Sunday 21 January 2018

a new musical experience

This afternoon I went to the music society's accordion recital.  My cold had abated enough for me to feel some enthusiasm for the idea, and to worry that turnout might be embarrassingly low.  The classical accordion is a fairly obscure instrument, which might not be at the top of many people's Must Hear At Least Once list, and it was pouring with rain, having finished snowing.  I asked the Systems Administrator whether he would like to come too, but the SA indicated politely that he would leave me to it.

I felt some responsibility for the accordion recital, because I had spoken up in favour of the idea at the committee meeting when the choice of young artist from the sponsored scheme the society belongs to was discussed.  I did have a rationale, apart from a random desire to hear what the classical accordion sounded like, which was that the accordion player's career seemed to be several years further advanced than most of the young artists on the scheme.  On that basis I thought he might be relatively good, the best accordion player we ever had.  In fairness to the other young artists the bar is set pretty high for them to get on to the scheme at all, but still they would all be anything between five and twenty-five years behind all the other musicians appearing at the music society.  And I was curious to hear a classical accordion player.  It is good to try new things.  And the club would be taking less of a financial risk booking an unusual instrument with a sponsored young artist.  I explained my reasoning to the committee, and the chairman bravely said that she fancied trying the accordion, and nobody else had the heart to argue us out of it, but still I would have felt responsible if there had only been ten people in the audience.
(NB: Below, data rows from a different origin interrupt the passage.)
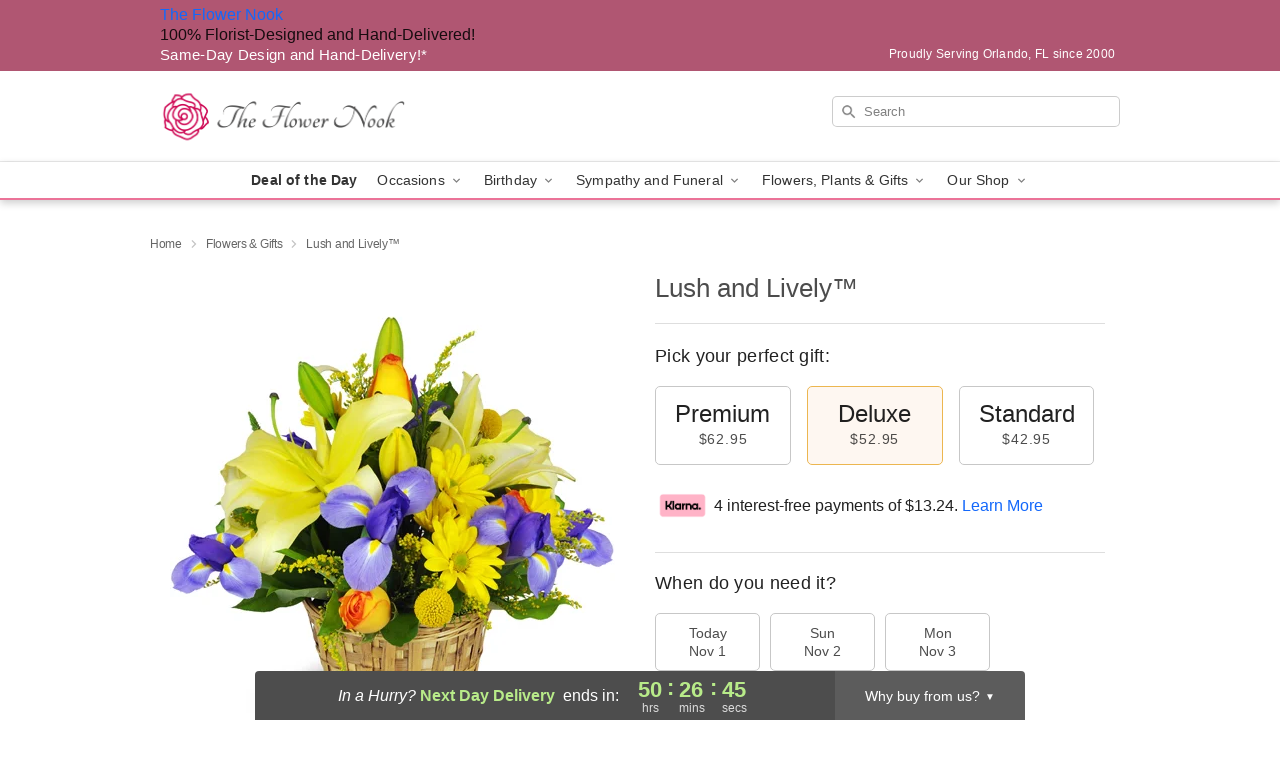

--- FILE ---
content_type: text/html; charset=UTF-8
request_url: https://www.flowersoforlando.com/storefronts/datesClosed?fcplus=0
body_size: 324
content:
{"no_delivery_dates":["2025-05-10","2025-05-11","2025-11-02","2025-11-09","2025-11-16","2025-11-23","2025-11-30","2025-12-07","2025-12-14","2025-12-21","2025-12-28","2026-01-04","2026-01-11","2026-01-18","2026-01-25","2026-02-01","2026-02-08","2026-02-15","2026-02-22"],"no_pickup_dates":["2025-05-11","2025-11-02","2025-11-09","2025-11-16","2025-11-23","2025-11-30","2025-12-07","2025-12-14","2025-12-21","2025-12-28","2026-01-04","2026-01-11","2026-01-18","2026-01-25","2026-02-01","2026-02-08","2026-02-15","2026-02-22"],"delivery_cutoff_difference":{"y":0,"m":0,"d":0,"h":0,"i":18,"s":10,"weekday":0,"weekday_behavior":0,"first_last_day_of":0,"invert":0,"days":0,"special_type":0,"special_amount":0,"have_weekday_relative":0,"have_special_relative":0},"pickup_cutoff_difference":{"y":0,"m":0,"d":0,"h":0,"i":3,"s":10,"weekday":0,"weekday_behavior":0,"first_last_day_of":0,"invert":0,"days":0,"special_type":0,"special_amount":0,"have_weekday_relative":0,"have_special_relative":0},"pickup_cutoff":"2:00 PM EDT","delivery_cutoff":"1:45 PM EDT","delivery_today":false,"pickup_today":false,"pickup_disabled":false,"delivery_disabled":false,"delivery_cutoff_diff_next":{"y":0,"m":0,"d":2,"h":2,"i":26,"s":50,"weekday":0,"weekday_behavior":0,"first_last_day_of":0,"invert":1,"days":2,"special_type":0,"special_amount":0,"have_weekday_relative":0,"have_special_relative":0},"delivery_next_100hr":true}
I arrived early, and noticed that the chairs were generously spaced, as organisers will do when they are worried about numbers and want the room to look full.  Happily the chairs filled up, despite the weather, and we had to put two more rows out.  Even more happily, the accordion player was really good.

He was playing a large button accordion.  As he said to us, some people might only have seen accordions with a keyboard like a piano, but the buttons allowed for more notes, so his instrument had a range of five octaves.  I thought he must have worked his programme out carefully.  He eased us into the sound world of accordion with a transcription of a Scarlatti sonata, a reassuringly familiar Baroque construction.  After that we were firmly in the twentieth century for the rest of the first half, and began to hear what the accordion could really do, which turned out to be more than I imagined, as modern accordion music doesn't just use the bellows to sound notes, but enlists the noises they can make by themselves as percussion and sound effects.  By the time we'd heard pieces inspired by the ruins of Dresden's firebombed cathedral and the gulags I was starting to wonder why no film producer had commissioned a soundtrack made entirely of accordion music.  But the accordion player had a shrewd idea of how much programme music an average audience could take, and sweetened the mixture with some pretty things and an accordion transcription of a Bach keyboard transcription of an oboe concerto, rounding off his performance with Piazzolla's Libertango.

It was good, and somebody who had come to support his other half admitted to me that he hadn't been looking forward to an evening of classical accordion beforehand, and had enjoyed it.  You can't ask for more than that.  There were even a couple there who had never been to any of our concerts before, and came to this one specially because she was learning the accordion.

I bumped into one of my former colleagues from the plant centre and we sat together.  She too has had a cold.  Felt awful for ages, runny nose, unable to concentrate on anything, dodgy stomach.  Sounds like the same thing everybody else has had.